→ **REQUIREMENTS**
Rewrite the material below, swapping "striped jump rail" for "striped jump pole" and keeping everything else the same. Leave out the pictures.

→ **SUPPLIED INFORMATION**

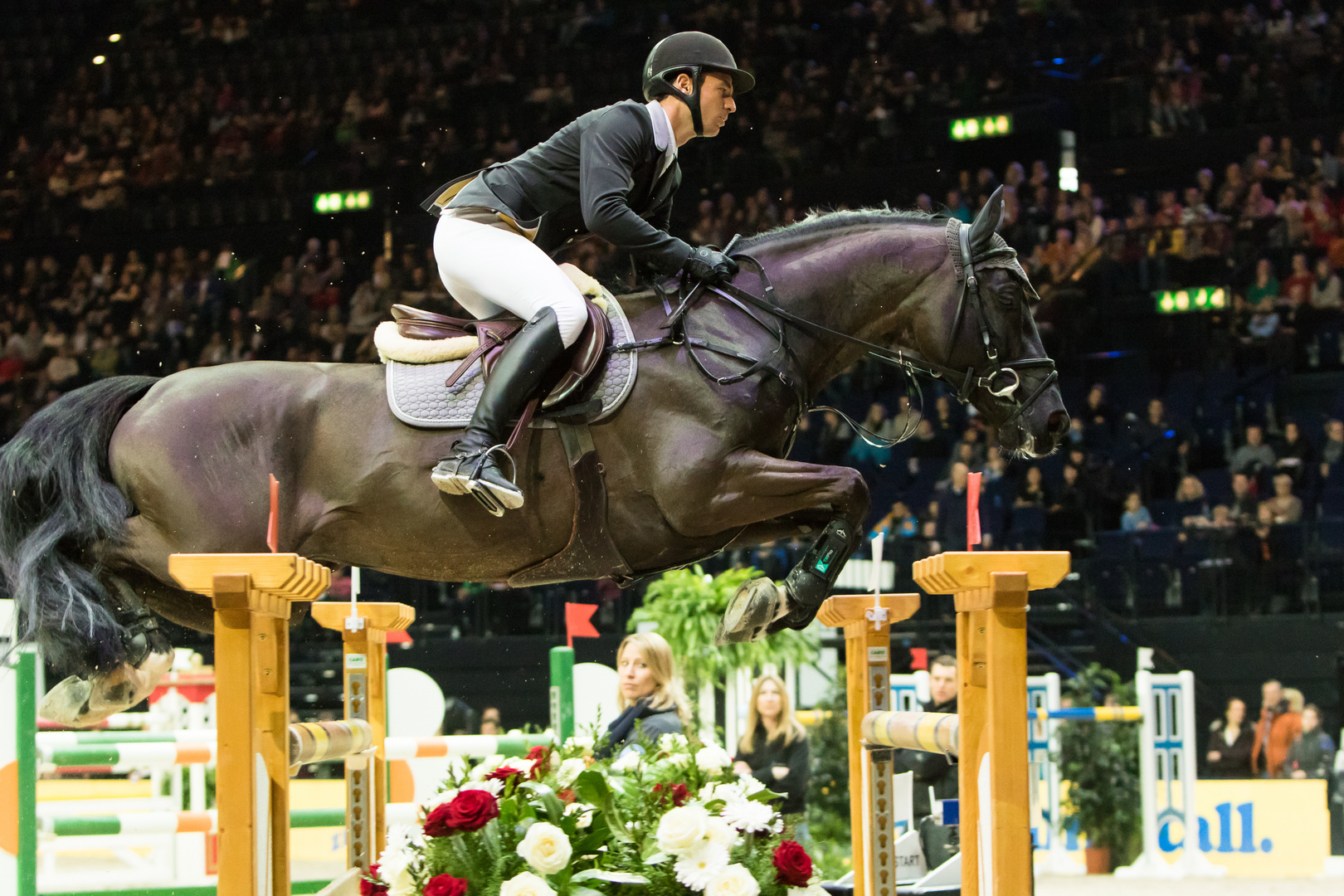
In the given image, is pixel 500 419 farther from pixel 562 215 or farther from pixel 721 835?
pixel 721 835

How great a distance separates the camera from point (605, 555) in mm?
3291

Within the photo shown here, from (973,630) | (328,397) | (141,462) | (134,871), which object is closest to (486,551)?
(328,397)

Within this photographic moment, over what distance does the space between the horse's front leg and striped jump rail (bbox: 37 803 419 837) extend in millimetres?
1693

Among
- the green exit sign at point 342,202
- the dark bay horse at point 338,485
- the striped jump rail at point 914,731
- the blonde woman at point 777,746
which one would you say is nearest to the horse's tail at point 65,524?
the dark bay horse at point 338,485

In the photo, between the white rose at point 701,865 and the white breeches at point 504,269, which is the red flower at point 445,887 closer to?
the white rose at point 701,865

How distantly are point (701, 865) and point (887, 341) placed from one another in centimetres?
156

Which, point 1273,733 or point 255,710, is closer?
point 255,710

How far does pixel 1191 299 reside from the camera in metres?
11.0

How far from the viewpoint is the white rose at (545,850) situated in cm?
247

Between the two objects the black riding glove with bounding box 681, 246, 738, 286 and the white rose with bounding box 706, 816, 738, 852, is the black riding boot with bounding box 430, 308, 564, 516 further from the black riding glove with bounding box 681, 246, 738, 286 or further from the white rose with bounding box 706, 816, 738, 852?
the white rose with bounding box 706, 816, 738, 852

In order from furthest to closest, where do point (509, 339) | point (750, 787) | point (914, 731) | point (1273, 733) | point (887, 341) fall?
point (1273, 733) → point (887, 341) → point (509, 339) → point (914, 731) → point (750, 787)

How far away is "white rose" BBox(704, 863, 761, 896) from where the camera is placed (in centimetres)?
244

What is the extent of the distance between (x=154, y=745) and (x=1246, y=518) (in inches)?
281

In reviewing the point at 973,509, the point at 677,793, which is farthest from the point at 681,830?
the point at 973,509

→ **ANSWER TO THE PROBLEM**
In the given image, is pixel 500 419 farther from pixel 562 215 or farther from pixel 721 835?
pixel 721 835

How great a distance separates the camera from point (605, 555) in mm?
3291

Within the photo shown here, from (973,630) | (328,397) | (141,462) | (134,871), which object is closest to (486,551)?
(328,397)

Within this photographic moment, over what distance does the space between the horse's front leg and striped jump pole (bbox: 37 803 419 837) extend in millimetres?
1693

Among
- the green exit sign at point 342,202
- the dark bay horse at point 338,485
- the striped jump pole at point 914,731
- the blonde woman at point 777,746
which one would you say is nearest to the horse's tail at point 65,524?
the dark bay horse at point 338,485

In the photo, between the white rose at point 701,865 and the white breeches at point 504,269, which is the red flower at point 445,887 closer to?
the white rose at point 701,865

How distantly are point (701, 865) and point (887, 341) placed from one another in centimetres?
156

Which, point 1273,733 or point 255,710, is closer?
point 255,710

How far does pixel 1191 299 reside from the camera in metres?
11.0

How far from the viewpoint is the white rose at (545,850) situated in cm?
247

Between the two objects the black riding glove with bounding box 681, 246, 738, 286 and the white rose with bounding box 706, 816, 738, 852, is the black riding boot with bounding box 430, 308, 564, 516 further from the black riding glove with bounding box 681, 246, 738, 286 or further from the white rose with bounding box 706, 816, 738, 852?
the white rose with bounding box 706, 816, 738, 852

In order from furthest to closest, where do point (509, 339) | point (750, 787) | point (914, 731) | point (1273, 733) | point (887, 341) fall?
point (1273, 733) → point (887, 341) → point (509, 339) → point (914, 731) → point (750, 787)

How far away is "white rose" BBox(704, 863, 761, 896) from where the camera is placed (in centimetres)?
244

What is the extent of the distance between (x=154, y=745) and (x=1246, y=518) (in inches)?
281

In reviewing the point at 973,509, the point at 677,793, which is farthest from the point at 681,830?
the point at 973,509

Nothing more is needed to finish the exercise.